**Description of the task:** Would you write out every entry exactly, but without the pictures?

**Given information:**
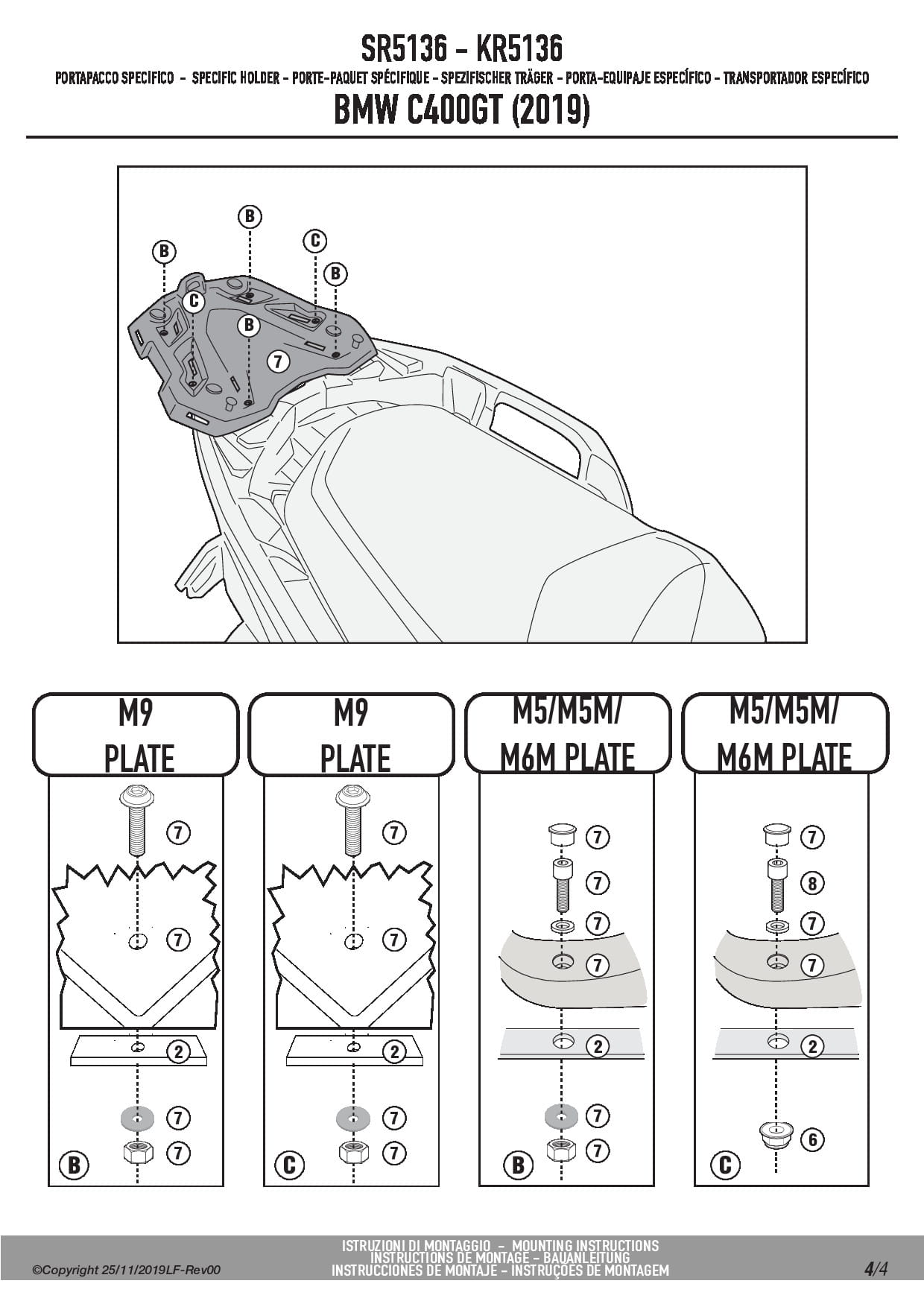 SR5136 - KR5136

PORTAPACCO SPECIFICO - SPECIFIC HOLDER - PORTE-PAQUET SPÉCIFIQUE - SPEZIFISCHER TRÄGER - PORTA-EQUIPAJE ESPECÍFICO - TRANSPORTADOR ESPECÍFICO

BMW C400GT (2019)

B
B
C
B
C
B
7

M9 PLATE

7
7
2
7
7
B

M9 PLATE

7
7
2
7
7
C

M5/M5M/ M6M PLATE

7
7
7
7
2
7
7
B

M5/M5M/ M6M PLATE

7
8
7
7
2
6
C

©Copyright 25/11/2019LF-Rev00

ISTRUZIONI DI MONTAGGIO - MOUNTING INSTRUCTIONS
INSTRUCTIONS DE MONTAGE - BAUANLEITUNG
INSTRUCCIONES DE MONTAJE - INSTRUÇÕES DE MONTAGEM

4/4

**Exercise result:**
 SR5136 - KR5136

PORTAPACCO SPECIFICO - SPECIFIC HOLDER - PORTE-PAQUET SPÉCIFIQUE - SPEZIFISCHER TRÄGER - PORTA-EQUIPAJE ESPECÍFICO - TRANSPORTADOR ESPECÍFICO

BMW C400GT (2019)

B
B
C
B
C
B
7

M9 PLATE

7
7
2
7
7
B

M9 PLATE

7
7
2
7
7
C

M5/M5M/ M6M PLATE

7
7
7
7
2
7
7
B

M5/M5M/ M6M PLATE

7
8
7
7
2
6
C

©Copyright 25/11/2019LF-Rev00

ISTRUZIONI DI MONTAGGIO - MOUNTING INSTRUCTIONS
INSTRUCTIONS DE MONTAGE - BAUANLEITUNG
INSTRUCCIONES DE MONTAJE - INSTRUÇÕES DE MONTAGEM

4/4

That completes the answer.